According to lead study author Carlos H. Larramendi, MD, “Chalks that are labeled as being anti-dust or dustless still release small particles into the air.” These particles consist of casein, a milk protein often used in low-powder chalks. Larramendi continues, “Our research has found when the particles are inhaled by children with milk allergy, coughing, wheezing and shortness of breath can occur. Inhalation can also cause nasal congestion, sneezing and a runny nose.”
It has been estimated, according to the ACAAI, some 300,000 children are affected by a milk allergy in the US alone. Previous (and now disproven) research claimed a majority of those affected would outgrow the allergy by the time of their third birthday. More recent studies have shown the allergy can continue on into school age, with most affected ultimately outgrowing the allergy by age 16.
Dustless chalk isn´t the only culprit containing this troublesome allergen for students with a milk allergy, either. According to James Sublett, MD, chair of the ACAAI Indoor Environment Committee, “Milk proteins can also be found in glue, paper, ink and in other children´s lunches.”

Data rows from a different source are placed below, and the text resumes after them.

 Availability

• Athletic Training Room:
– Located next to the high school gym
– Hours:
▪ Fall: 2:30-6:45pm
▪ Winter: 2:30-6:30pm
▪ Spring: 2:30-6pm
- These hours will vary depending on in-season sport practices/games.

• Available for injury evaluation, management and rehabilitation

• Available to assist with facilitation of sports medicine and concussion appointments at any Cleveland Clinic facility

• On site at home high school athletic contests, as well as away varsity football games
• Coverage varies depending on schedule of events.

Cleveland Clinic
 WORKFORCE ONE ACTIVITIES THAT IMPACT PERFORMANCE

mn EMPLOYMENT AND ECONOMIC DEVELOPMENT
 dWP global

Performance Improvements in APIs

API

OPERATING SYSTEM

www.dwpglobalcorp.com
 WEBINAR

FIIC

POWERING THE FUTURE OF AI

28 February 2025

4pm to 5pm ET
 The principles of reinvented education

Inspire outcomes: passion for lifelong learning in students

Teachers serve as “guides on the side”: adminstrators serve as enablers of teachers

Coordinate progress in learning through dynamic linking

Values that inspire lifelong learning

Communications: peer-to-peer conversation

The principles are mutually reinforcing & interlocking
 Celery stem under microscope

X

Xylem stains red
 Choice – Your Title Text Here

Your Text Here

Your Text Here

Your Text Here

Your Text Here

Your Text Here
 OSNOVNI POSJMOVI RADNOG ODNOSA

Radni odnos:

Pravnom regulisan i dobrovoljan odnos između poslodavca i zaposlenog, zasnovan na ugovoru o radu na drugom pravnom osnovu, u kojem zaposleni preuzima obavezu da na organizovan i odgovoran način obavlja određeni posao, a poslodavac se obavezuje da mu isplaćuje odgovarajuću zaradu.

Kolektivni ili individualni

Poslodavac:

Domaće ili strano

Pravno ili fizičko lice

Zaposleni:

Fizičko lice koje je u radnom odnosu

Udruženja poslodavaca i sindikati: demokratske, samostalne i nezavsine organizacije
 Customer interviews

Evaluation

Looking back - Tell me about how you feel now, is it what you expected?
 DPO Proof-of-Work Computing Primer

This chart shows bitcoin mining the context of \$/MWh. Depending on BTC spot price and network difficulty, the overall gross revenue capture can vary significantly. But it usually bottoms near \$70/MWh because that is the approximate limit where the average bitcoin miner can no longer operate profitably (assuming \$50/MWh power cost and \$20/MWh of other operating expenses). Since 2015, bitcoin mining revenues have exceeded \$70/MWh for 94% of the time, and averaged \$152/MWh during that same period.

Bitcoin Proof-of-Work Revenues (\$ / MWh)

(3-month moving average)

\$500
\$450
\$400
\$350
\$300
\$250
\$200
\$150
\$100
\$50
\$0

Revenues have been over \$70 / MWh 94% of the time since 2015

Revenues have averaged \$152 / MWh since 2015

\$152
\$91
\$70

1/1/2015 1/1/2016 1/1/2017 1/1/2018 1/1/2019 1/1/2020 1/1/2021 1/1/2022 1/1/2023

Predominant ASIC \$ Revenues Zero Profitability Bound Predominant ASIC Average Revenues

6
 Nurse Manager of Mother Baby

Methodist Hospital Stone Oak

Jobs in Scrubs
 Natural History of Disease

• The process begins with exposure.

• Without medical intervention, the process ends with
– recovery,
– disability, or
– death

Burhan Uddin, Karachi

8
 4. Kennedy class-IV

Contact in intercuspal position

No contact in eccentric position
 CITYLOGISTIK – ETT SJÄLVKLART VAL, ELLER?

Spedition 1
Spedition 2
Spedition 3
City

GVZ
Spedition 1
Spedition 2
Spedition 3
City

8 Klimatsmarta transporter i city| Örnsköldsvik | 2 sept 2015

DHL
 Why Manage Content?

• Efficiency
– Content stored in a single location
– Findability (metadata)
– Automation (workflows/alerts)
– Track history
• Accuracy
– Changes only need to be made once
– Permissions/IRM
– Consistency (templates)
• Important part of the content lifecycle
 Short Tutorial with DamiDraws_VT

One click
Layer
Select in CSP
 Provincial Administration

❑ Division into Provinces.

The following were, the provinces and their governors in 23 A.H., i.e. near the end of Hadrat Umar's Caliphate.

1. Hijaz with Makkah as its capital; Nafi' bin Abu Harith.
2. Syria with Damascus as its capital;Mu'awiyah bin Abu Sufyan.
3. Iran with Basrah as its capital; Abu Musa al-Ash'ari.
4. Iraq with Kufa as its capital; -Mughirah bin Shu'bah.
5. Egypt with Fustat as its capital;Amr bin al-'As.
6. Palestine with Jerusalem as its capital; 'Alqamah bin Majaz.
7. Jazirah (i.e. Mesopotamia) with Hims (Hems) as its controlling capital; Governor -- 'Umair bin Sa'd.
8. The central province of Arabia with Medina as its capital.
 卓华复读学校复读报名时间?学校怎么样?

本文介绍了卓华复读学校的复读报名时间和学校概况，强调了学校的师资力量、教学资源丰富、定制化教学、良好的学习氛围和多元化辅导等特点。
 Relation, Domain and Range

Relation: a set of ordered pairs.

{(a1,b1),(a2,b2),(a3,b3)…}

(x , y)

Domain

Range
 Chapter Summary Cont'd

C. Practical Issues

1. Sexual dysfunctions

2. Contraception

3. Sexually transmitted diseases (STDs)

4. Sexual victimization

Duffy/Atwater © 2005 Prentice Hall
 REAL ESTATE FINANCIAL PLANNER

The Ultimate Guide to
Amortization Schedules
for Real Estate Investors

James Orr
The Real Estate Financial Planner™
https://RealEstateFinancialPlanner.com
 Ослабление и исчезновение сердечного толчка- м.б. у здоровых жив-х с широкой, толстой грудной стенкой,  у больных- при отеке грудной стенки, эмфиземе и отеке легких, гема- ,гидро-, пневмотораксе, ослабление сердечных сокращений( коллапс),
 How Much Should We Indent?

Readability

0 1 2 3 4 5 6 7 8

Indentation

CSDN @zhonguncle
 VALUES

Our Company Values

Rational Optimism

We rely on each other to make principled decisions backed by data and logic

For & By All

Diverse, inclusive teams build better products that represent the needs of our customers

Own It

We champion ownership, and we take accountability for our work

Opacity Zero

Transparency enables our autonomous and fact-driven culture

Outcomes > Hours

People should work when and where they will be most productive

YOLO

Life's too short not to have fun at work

While some schools have moved to whiteboards and overhead projectors, opting for a tech friendly approach to teaching, it is apparent chalk is not relinquishing its hold on our classrooms anytime soon. Sublett, therefore, advises parents of milk allergic children to request a seat toward the back of the classroom for their child. Being farther back from the blackboard limits their child´s exposure to this troublesome particulate protein.
"Teachers should be informed about foods and other triggers that might cause health problems for children," said Sublett. "A plan for dealing with allergy and asthma emergencies should also be shared with teachers, coaches and the school nurse. Children should also carry allergist prescribed epinephrine, inhalers or other life-saving medications."
The research team advises parents who learn their child is sneezing, coughing and wheezing at school should schedule an appointment with a board-certified allergist. These professionals can administer proper testing, offer diagnosis and plan effective treatment for your child.